__The exercise__
Output all of the entries exactly as written.

Rows of spatial question data:
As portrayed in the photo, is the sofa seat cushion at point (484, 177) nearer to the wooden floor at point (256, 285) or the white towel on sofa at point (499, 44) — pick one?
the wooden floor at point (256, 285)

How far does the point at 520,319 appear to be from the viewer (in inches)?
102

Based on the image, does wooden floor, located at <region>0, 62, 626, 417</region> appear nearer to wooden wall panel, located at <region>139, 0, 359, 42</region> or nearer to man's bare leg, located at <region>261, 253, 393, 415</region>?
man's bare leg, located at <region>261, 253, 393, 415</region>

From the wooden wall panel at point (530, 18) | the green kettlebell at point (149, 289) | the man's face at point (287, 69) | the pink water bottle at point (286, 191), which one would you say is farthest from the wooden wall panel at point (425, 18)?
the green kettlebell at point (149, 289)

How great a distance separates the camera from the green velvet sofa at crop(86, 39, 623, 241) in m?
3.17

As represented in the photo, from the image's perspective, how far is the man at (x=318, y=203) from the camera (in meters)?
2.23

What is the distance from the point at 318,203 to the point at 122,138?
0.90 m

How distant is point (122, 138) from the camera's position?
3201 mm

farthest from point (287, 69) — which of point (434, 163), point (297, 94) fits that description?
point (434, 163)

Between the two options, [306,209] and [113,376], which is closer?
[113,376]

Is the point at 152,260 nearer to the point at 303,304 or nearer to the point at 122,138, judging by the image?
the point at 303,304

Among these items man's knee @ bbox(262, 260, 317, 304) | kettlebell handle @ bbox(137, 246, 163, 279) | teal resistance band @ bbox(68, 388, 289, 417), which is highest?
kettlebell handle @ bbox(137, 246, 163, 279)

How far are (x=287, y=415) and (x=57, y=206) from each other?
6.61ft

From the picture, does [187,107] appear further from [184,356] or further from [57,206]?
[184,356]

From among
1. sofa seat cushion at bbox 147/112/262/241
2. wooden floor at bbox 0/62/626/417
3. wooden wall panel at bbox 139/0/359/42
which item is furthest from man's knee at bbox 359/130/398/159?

__Reply to the task__
As portrayed in the photo, is the sofa seat cushion at point (484, 177) nearer to the wooden floor at point (256, 285) or the white towel on sofa at point (499, 44) — pick one?
the wooden floor at point (256, 285)

How far does the point at 520,319 appear to be from the viewer (in inches)?
102

Based on the image, does wooden floor, located at <region>0, 62, 626, 417</region> appear nearer to wooden wall panel, located at <region>139, 0, 359, 42</region> or nearer to man's bare leg, located at <region>261, 253, 393, 415</region>?
man's bare leg, located at <region>261, 253, 393, 415</region>

From the wooden wall panel at point (530, 18) | the green kettlebell at point (149, 289) | the man's face at point (287, 69) | the pink water bottle at point (286, 191), which one would you say is farthest from the wooden wall panel at point (425, 18)?
the green kettlebell at point (149, 289)

How great a distance separates the camera from the green velvet sofa at crop(86, 39, 623, 241) in m?
3.17

As represented in the photo, from the image's perspective, how far is the man at (x=318, y=203) from the camera (in meters)?
2.23

What is the distance from the point at 318,203 to the point at 122,138?
0.90 m

How distant is point (122, 138) from the camera's position?
3201 mm

farthest from point (287, 69) — which of point (434, 163), point (297, 94) fits that description?
point (434, 163)

Between the two options, [306,209] and [113,376], which is closer?
[113,376]

Is the point at 152,260 nearer to the point at 303,304 or nearer to the point at 122,138, judging by the image?
the point at 303,304

Among these items man's knee @ bbox(262, 260, 317, 304) | kettlebell handle @ bbox(137, 246, 163, 279) | teal resistance band @ bbox(68, 388, 289, 417), which is highest?
kettlebell handle @ bbox(137, 246, 163, 279)

How far are (x=287, y=415) and (x=57, y=206) from each other?
6.61ft

From the picture, does [187,107] appear further from [184,356] or further from [57,206]?
[184,356]

From among
1. sofa seat cushion at bbox 147/112/262/241
2. wooden floor at bbox 0/62/626/417
3. wooden wall panel at bbox 139/0/359/42
which item is furthest from man's knee at bbox 359/130/398/159?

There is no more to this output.